> [Supplied data]
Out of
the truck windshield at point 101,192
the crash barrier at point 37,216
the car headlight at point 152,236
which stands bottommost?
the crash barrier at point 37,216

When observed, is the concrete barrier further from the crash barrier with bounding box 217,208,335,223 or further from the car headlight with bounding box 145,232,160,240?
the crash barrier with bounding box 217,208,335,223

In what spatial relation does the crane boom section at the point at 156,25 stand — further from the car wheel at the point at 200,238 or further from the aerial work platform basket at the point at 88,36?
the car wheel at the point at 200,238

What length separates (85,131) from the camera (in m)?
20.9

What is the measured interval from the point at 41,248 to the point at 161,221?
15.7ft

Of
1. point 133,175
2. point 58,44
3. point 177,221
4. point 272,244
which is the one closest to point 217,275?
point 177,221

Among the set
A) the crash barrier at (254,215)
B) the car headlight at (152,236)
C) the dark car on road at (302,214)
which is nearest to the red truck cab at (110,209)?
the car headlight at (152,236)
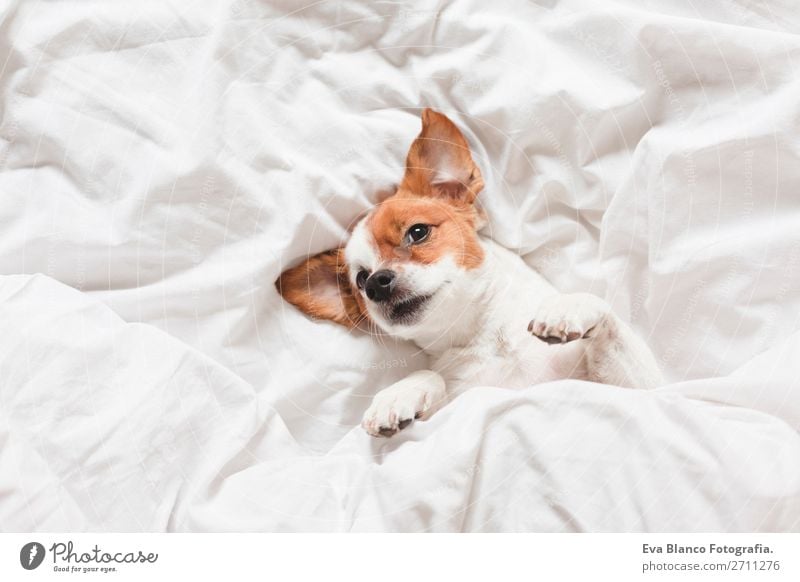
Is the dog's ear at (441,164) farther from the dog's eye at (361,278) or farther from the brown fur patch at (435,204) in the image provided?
the dog's eye at (361,278)

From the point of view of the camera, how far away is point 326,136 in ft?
4.17

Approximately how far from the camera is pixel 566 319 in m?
1.02

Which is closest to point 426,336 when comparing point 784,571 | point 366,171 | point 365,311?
point 365,311

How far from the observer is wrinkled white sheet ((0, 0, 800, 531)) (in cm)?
98

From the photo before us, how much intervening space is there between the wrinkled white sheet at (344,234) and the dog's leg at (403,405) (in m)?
0.04

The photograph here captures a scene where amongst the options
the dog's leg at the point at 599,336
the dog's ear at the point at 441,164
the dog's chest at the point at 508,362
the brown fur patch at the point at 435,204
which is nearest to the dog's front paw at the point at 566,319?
the dog's leg at the point at 599,336

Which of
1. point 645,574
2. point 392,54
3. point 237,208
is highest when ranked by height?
point 392,54

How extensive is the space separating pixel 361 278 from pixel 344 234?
0.10 metres

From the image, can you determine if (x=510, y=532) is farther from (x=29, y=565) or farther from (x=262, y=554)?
(x=29, y=565)

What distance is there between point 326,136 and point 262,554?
80cm

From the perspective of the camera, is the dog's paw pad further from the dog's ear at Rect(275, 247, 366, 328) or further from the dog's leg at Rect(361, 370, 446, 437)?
the dog's ear at Rect(275, 247, 366, 328)

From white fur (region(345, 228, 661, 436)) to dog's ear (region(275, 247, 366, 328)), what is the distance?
0.04 meters

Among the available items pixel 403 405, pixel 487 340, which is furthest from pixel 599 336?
pixel 403 405

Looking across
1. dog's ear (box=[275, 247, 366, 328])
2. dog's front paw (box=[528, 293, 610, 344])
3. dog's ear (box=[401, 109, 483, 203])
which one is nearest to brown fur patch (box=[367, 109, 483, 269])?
dog's ear (box=[401, 109, 483, 203])
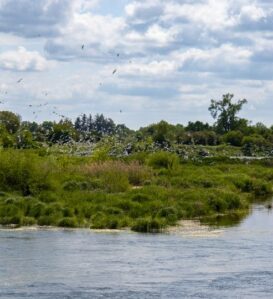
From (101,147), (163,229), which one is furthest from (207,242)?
(101,147)

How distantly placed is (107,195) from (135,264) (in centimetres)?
1668

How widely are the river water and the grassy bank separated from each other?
8.11ft

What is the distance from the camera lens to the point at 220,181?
61.1 metres

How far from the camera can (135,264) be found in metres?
28.4

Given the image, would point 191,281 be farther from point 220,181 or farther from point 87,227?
point 220,181

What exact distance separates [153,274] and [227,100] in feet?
459

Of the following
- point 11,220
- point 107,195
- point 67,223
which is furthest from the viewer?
point 107,195

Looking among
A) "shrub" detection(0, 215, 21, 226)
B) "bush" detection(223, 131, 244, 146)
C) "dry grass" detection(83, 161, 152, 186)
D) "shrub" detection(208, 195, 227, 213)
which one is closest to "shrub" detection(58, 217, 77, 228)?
"shrub" detection(0, 215, 21, 226)

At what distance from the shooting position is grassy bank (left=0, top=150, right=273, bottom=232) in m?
38.1

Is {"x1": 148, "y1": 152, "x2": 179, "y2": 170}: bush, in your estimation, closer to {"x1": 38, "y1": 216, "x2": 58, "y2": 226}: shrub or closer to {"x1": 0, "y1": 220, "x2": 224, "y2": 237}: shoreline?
{"x1": 0, "y1": 220, "x2": 224, "y2": 237}: shoreline

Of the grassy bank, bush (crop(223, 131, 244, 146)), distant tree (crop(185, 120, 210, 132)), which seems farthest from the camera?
distant tree (crop(185, 120, 210, 132))

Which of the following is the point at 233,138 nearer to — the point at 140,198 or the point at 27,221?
the point at 140,198

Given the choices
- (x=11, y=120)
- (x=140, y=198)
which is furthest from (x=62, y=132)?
(x=140, y=198)

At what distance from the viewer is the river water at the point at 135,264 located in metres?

> [Problem statement] Copy the material from the line with "What distance is" to the line with "0.04 meters" without any changes.

> [Result of the exercise]
What distance is there between point 326,136 and point 262,554?
80cm

From the perspective of the camera, is the dog's paw pad further from the dog's ear at Rect(275, 247, 366, 328) or further from the dog's leg at Rect(361, 370, 446, 437)?
the dog's ear at Rect(275, 247, 366, 328)

From white fur (region(345, 228, 661, 436)) to dog's ear (region(275, 247, 366, 328)), what is the distance?
0.04 meters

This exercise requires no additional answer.